情報処理推進機構(IPA)は4月18日,「暗号モジュール試験及び認証制度(JCMVP:Japan Cryptographic Module Validation Program)」の試験運用を6月から開始することを発表した。JCMVPとは,ベンダーなどが開発した暗号製品(暗号モジュール)において暗号アルゴリズムが適切に実装されているかどうかを試験する制度。合格すれば認証を与える。試験運用期間中は,数件を無償で試験する。正式運用開始は2007年4月を予定。

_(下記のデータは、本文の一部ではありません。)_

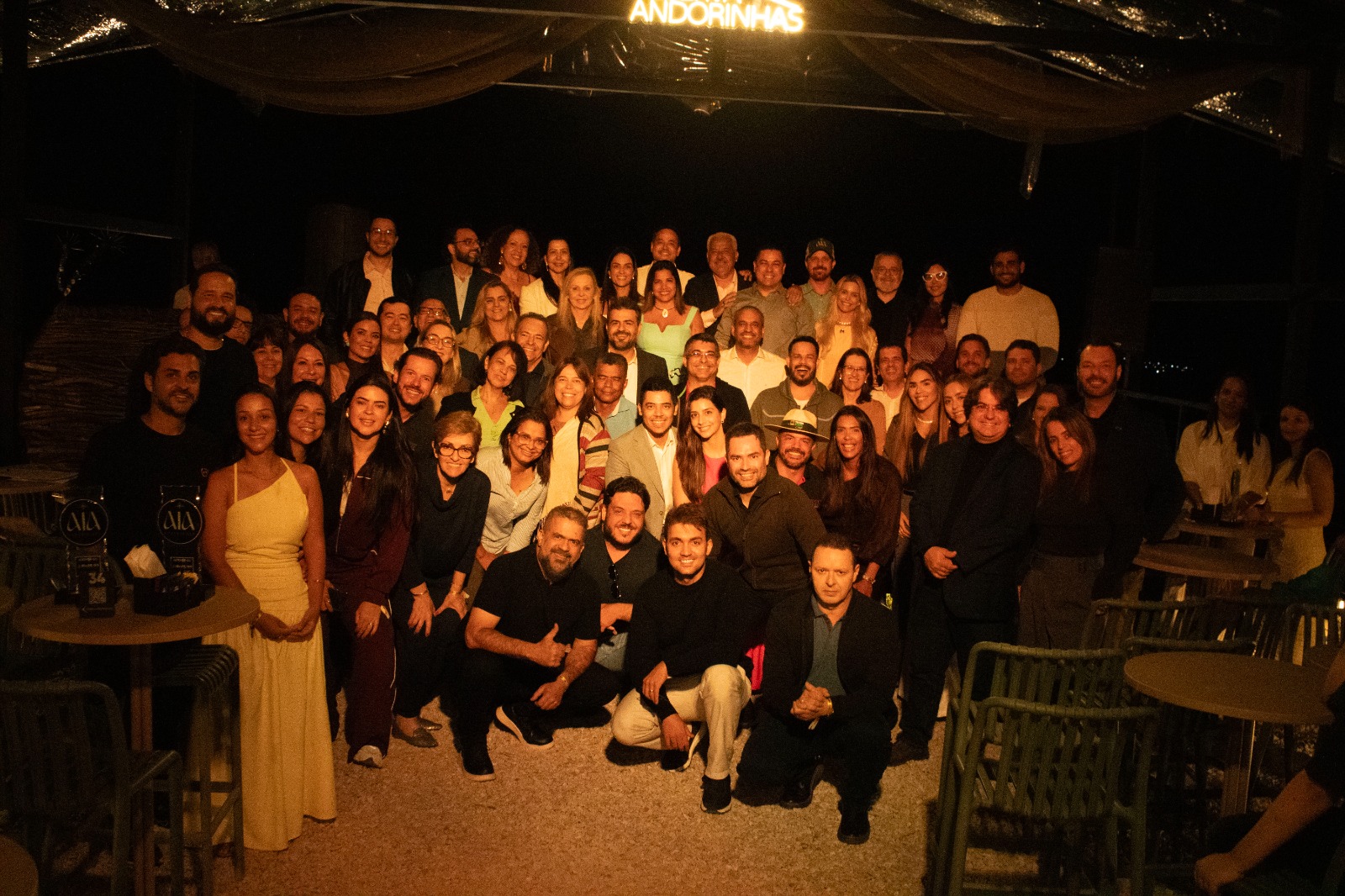 Pirenópolis recebe AIA Experience e reúne especialistas do mercado condominial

 セキュリティ製品の評価・認証制度としては,「ISO/IEC 15408」に基づいた「ITセキュリティ評価・認証制度」が存在するが,暗号アルゴリズムの評価はISO/IEC 15408の対象外。このためIPAでは,暗号アルゴリズムが適切に実装されているかどうかを試験および認証するためのJCMVPを策定し,2007年4月からの正式運用に向けて現在準備を進めている。試験対象となるのは,主に「電子政府推奨暗号リスト」に記載されている暗号アルゴリズム。

 JCMVPがベースとするのは,暗号モジュールのセキュリティ要件を定めた国際標準規格「ISO/IEC 19790」および米連邦情報処理規格「FIPS PUB 140-2」。暗号モジュールがこれらのセキュリティ要件を満たしているかどうかを判断するための「試験要件」をIPAが策定し,それに基づいて試験を実施する。試験に合格すれば,JCMVPの認証を付与する。

 「2005年12月に政府決定された『政府機関の情報セキュリティ対策のための統一基準』では,暗号アルゴリズムが適切に実装されているかどうかを確認する必要があるとしている。JCMVPは,このことを確認できる制度であり,同統一基準の推進に貢献できる」(IPA)とする(関連記事)。